Ce disant, Jeanne, remontant à cheval, fut saluée des nouvelles acclamations de la foule. Charmés de tant de modestie, les soldats les plus endurcis furent touchés des sentiments de commisération dont elle venait de faire preuve en faveur d’un ennemi désarmé. Loin de la taxer de faiblesse, ils admiraient malgré eux sa générosité.
Maître Jean acclamait sa payse avec frénésie, les cris de Noël à Jeanne ! Noël à la libératrice d’Orléans ! éclatèrent comme un tonnerre ; et presque soulevée, elle et son cheval, par le flot populaire, Jeanne arriva devant la maison de maître Jacques Boucher. Debout, au seuil de sa porte, ayant près de lui sa femme et sa fille Madeleine, il attendait sa jeune hôtesse, et l’introduisit, ainsi que les échevins et les capitaines, dans une grande salle, où était préparé un somptueux souper pour la brillante chevauchée ; mais, timide et réservée, la Pucelle dit à maître Jacques Boucher :
– Merci à vous, messire, je ne souperai pas… s’il plaisait à votre damoiselle de me mener dans la chambre où je dois coucher et de m’aider à me désarmer, je lui serais reconnaissante. Vous m’enverriez seulement, messire, un peu de pain coupé en tranches dans de l’eau et du vin… cela me suffira(61), je dormirai ensuite ; il faut que demain matin je sois éveillée au petit jour, afin d’aller visiter les retranchements ennemis avec maître Jean-le-Coulevrinier.

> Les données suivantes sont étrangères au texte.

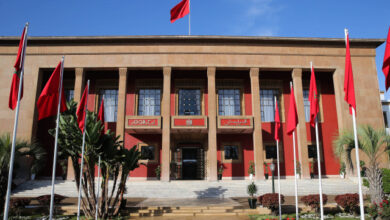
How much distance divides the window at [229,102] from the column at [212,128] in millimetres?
2051

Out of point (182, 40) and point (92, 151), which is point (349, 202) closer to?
point (92, 151)

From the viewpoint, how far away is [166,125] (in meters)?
24.3

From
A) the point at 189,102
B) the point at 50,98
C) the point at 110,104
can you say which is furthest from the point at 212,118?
the point at 50,98

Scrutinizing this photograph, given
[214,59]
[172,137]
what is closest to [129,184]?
[172,137]

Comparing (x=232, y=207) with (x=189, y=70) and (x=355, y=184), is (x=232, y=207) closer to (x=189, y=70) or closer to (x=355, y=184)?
(x=355, y=184)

La Pucelle, selon son désir, se retira conduite par Madeleine, fille de Jacques Boucher. Celle-ci, d’abord saisie d’un respect craintif à la vue de la guerrière inspirée, fut bientôt tellement enchantée de sa douceur, de sa simplicité, qu’elle lui proposa naïvement de partager sa chambre durant son séjour à Orléans. Jeanne accepta cette offre avec joie, toute heureuse de rencontrer une compagne qui déjà lui agréait beaucoup ; Madeleine l’aida gentiment à se désarmer, lui apporta sa frugale réfection, et au moment de se mettre au lit, Jeanne lui dit :
– Maintenant que je vous connais, vous et vos parents, Madeleine, je suis bien plus aise encore que Dieu m’ait envoyée pour secourir la bonne ville d’Orléans(62).
La Pucelle s’agenouilla au chevet de son lit, fit sa prière du soir, invoqua ses chères saintes, appelant avec un soupir de regret leurs bénédictions sur sa mère, sur son père, sur ses frères, et s’endormit d’un paisible sommeil, tandis que Madeleine resta longtemps éveillée, contemplant avec une muette et tendre admiration la douce héroïne.
JOURNÉE DU SAMEDI 30 AVRIL 1429.
Un peu avant le point du jour, maître Jean le coulevrinier, exact au rendez-vous de la veille, se trouvait devant la porte du logis de Jacques Boucher ; au bout d’un instant, Jeanne, déjà levée, entr’ouvrit la fenêtre de sa chambre, située au premier étage, regarda dans la rue, encore assez obscure, et à demi-voix cria :
– Hé ! maître Jean, êtes-vous là ?
– Oui, ma vaillante payse, – répondit le Lorrain ; – je vous attends depuis un moment.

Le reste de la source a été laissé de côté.